# My babies!!!!!!!!!!!!!!!!!



## cindylou (May 11, 2009)

*HEY EVERYONE, I FINALLY GOT A FEW BABIES OUT OF A SPAWN, I WILL SEND PICS. OF THEM IN ABOUT ANOTHER WEEK WHEN U CAN SEE THEM, LOL. HERE ARE THE PARENTS PICS THOUGH. THE MALE IS A CROWNTAIL AND THE FEMALE IS JUST ONE OF MY MANY GIRLS OF 14.*







this is tippy







this is juliet
hope there children are as pretty as they are. :-D


----------



## k stiles (Aug 29, 2009)

aw, keep me posted I'd like to see the babies I bet they are going to be cute, and when they grow up they will be beautiful just like the parents.


----------



## ChristinaRoss (Sep 4, 2009)

good luck with the babies


----------



## Calmwaters (Sep 2, 2009)

Good luck with the babies.


----------



## cindylou (May 11, 2009)

*fry updates*

*HERE ARE SOME PICS OF MY FRY THAT ARE 5 DAYS OLD, THEY ARE PRETTY BIG IF YOU ASK ME, I THINK THEY ARE LITTLE PIGS. SORRY ABOUT THE PICS BUT I DID THE BEST I COULD.*
*







THIS IS MY LITTLEST PIG :-D







THIS ONE IS ABOVE THE LEAF, ITS SMALLER :-?







THIS ONE IS LOOKING FOR MORE FOOD ;-)







THIS ONE IS IN FRONT OF THE BAMBOO ITS MY PIG :lol:







THIS IS MY PIG, IT EATS ANYTHING 
THERE ARE 8 ALL TOGETHER BUT SOME OF THEM ARE BROWN AND I CANT GET A PIC, MAYBE THEY ARE GOING TO BE RED OR SOMETHING. WILL SEND MORE PICS WHEN THEY GET BIGGER AND THEY CAN BE SEEN BETTER :shock:




*


----------



## Romad (Jun 28, 2009)

> _Supplied records_
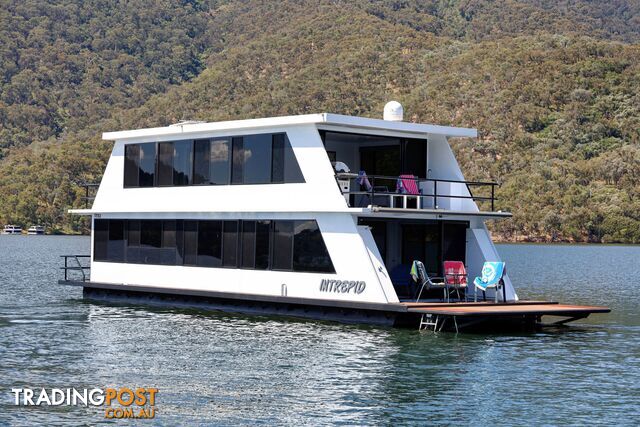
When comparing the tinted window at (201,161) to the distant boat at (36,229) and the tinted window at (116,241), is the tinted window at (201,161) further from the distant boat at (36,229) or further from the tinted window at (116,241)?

--

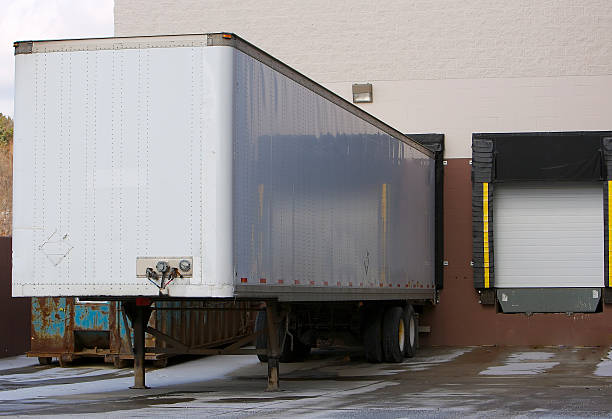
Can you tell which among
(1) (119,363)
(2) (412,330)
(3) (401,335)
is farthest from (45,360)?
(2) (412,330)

> _Exercises to complete_
**1.** Decide whether each statement agrees with the forum thread above. Answer yes or no, and quote the deciding words.
(a) The male parent is a crowntail.
(b) There are five fry in all.
(c) The fry shown in the update pictures are 5 days old.
**2.** In the forum thread above, what color are the fry that could not be photographed?

> _Answers for the exercise_
**1.**
(a) Yes: "THE MALE IS A CROWNTAIL"
(b) No: "THERE ARE 8 ALL TOGETHER"
(c) Yes: "PICS OF MY FRY THAT ARE 5 DAYS OLD"

**2.** They are brown.